O evangelista utiliza o verbo agapao (gr. ἀγαπάω), que indica aquele amor qualitativamente diverso, que Jesus adota para si:  atitude de doar e entregar-se em relação, amor e serviço, de bem comum ao outro, que independe da qualidade ou do mérito quem se torna seu destinatário. É aquele amor oblativo que Jesus mesmo vive. Mas, a qualidade do amor existente no discípulo se verifica na capacidade que ele tem de rezar pelo inimigo.

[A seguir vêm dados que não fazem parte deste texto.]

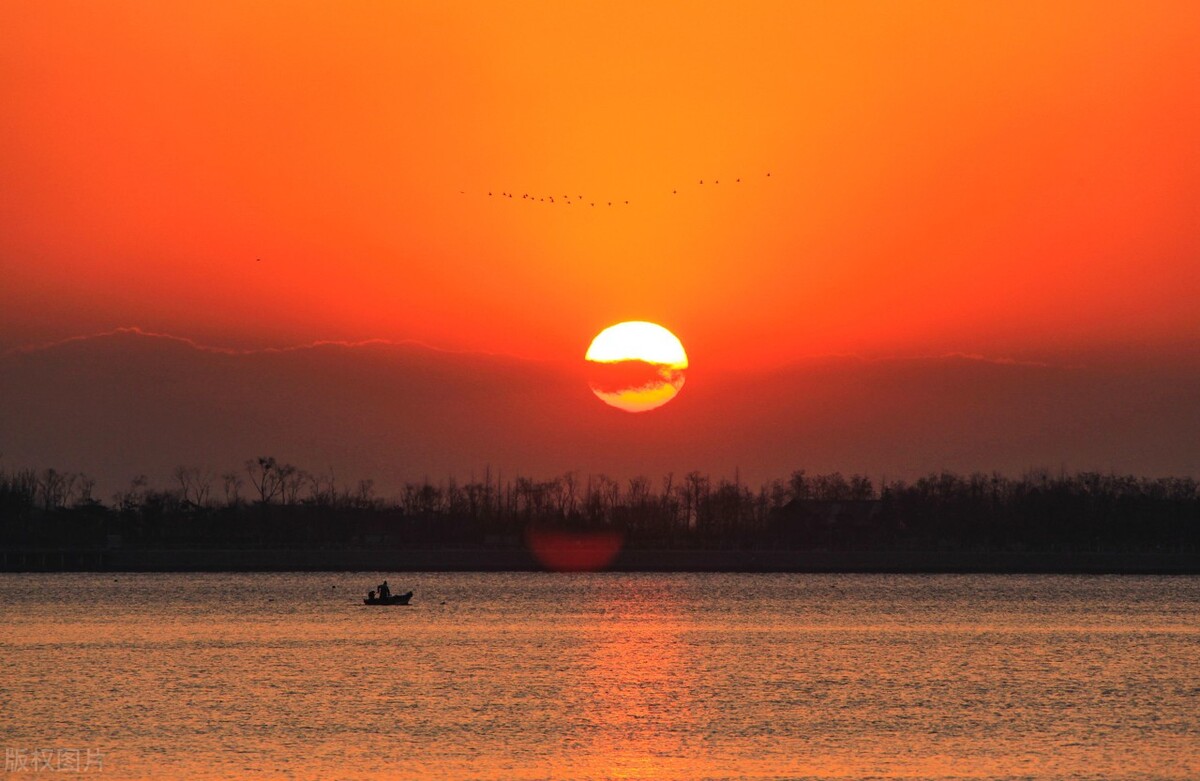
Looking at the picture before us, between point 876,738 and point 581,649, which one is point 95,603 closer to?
point 581,649

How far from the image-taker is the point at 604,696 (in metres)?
68.9

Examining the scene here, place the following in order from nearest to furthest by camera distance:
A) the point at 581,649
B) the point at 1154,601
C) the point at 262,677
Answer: the point at 262,677
the point at 581,649
the point at 1154,601

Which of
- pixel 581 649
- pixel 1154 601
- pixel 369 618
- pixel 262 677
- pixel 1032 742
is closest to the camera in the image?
pixel 1032 742

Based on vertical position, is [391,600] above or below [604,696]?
above

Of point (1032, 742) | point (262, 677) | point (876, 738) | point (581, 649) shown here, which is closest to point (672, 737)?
point (876, 738)

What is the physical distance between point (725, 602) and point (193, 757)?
116 metres

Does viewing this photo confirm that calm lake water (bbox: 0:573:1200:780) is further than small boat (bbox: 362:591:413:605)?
No

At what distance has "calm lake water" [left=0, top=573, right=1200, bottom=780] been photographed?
50750 mm

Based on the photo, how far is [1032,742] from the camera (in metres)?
55.2

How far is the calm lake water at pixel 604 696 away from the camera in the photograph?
1998 inches

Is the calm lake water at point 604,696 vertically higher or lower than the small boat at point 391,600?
lower

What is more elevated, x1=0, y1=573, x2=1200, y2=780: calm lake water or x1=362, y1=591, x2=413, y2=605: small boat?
x1=362, y1=591, x2=413, y2=605: small boat

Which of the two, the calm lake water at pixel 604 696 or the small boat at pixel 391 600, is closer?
the calm lake water at pixel 604 696

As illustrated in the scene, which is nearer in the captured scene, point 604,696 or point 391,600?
point 604,696
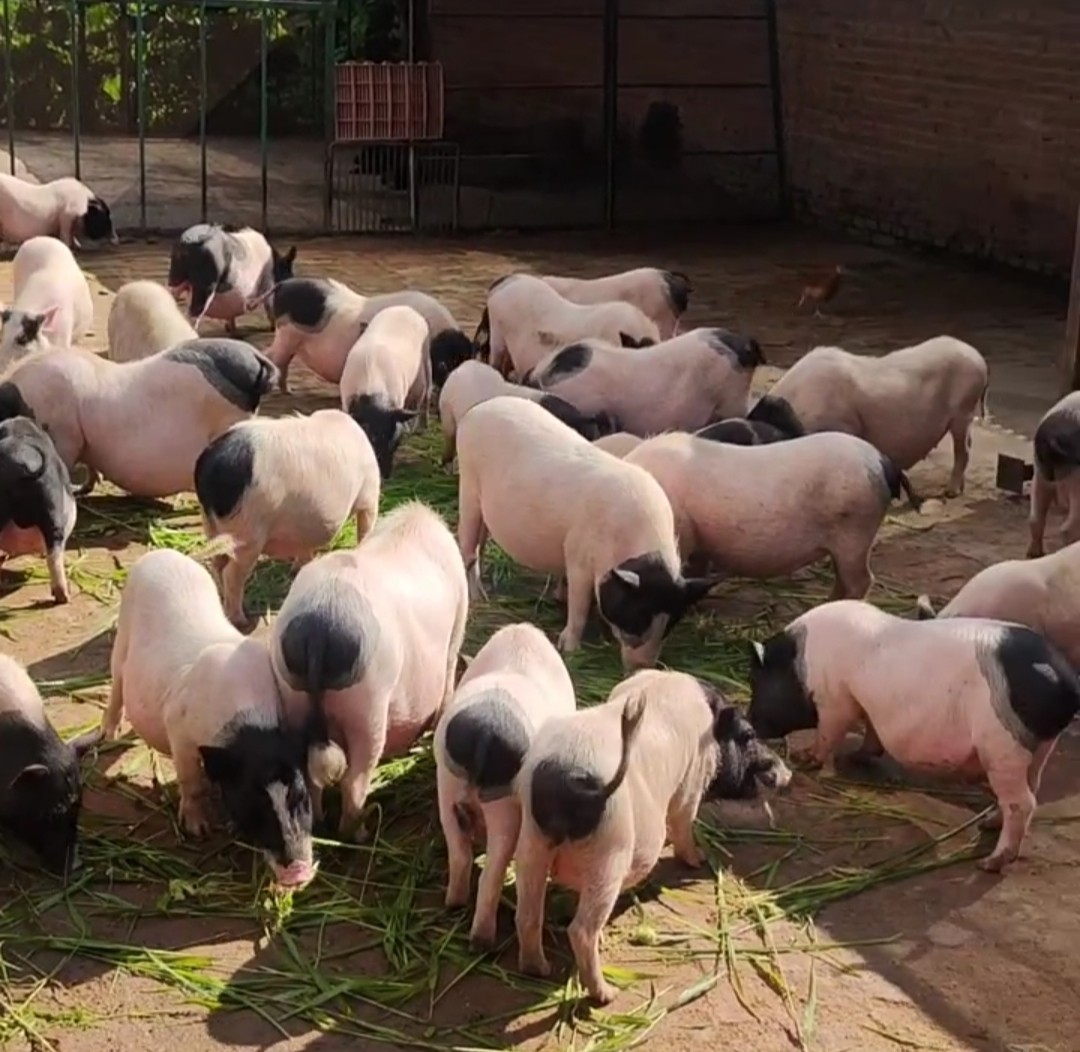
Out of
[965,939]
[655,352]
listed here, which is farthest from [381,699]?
[655,352]

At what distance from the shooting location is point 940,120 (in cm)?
1377

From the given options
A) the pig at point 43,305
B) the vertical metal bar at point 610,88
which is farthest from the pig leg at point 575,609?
the vertical metal bar at point 610,88

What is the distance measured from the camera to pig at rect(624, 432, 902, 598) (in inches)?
223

Ora, a oração é aquela atitude de íntima relação com Jesus e o Pai. É o diálogo e a presença sempre constante entre ambas as partes: o ser humano e Deus e, vice-versa. Logo, “rezar pelos inimigos” é a corajosa atitude de colocar em meio a relação (oração) com o Pai, a pessoa do outro, principalmente daquele ou daquela que pode desestabiliza-lo enquanto discípulo e pessoa. Trazer para dentro desta relação com Deus aqueles e aquelas que não se encontram inseridos nas  relações pessoais. Falar a respeito do outro para Deus. De modo a aprender e assimilar as mesmas atitudes de Jesus e do Pai. Nisto consiste ser filho do Pai Celeste. Pois a filiação, no tempo e nos costumes da época, não estava somente ligada ao fato do sangue, da biologia. Ser reconhecido como filho de alguém significava ser reconhecido como seu fiel imitador. O filho só era considerado enquanto tal, porque em suas atitudes encontravam-se refletidas e amplificadas as mesmas atitudes de seu pai. É isto que Jesus quer ensinar para seus discípulos de todos os tempos e lugares.

Jesus revela aos seus a imagem de um Pai que não deixa condicionar o seu amor ao comportamento do ser humano. E a todos igualmente comunica seu amor. Cabe à pessoa acolhe-lo ou não. Assim, o Senhor pede ao discípulo para que imite o agir do Pai. Quando isso acontece, então a vida dele se torna semelhante a vida do mesmo Jesus e do Pai. Portanto, uma vida perfeita.

 

Pe. João Paulo Góes Sillio.

Pároco e reitor do Santuário São Judas Tadeu, Avaré/Arquidiocese de Botucatu-SP.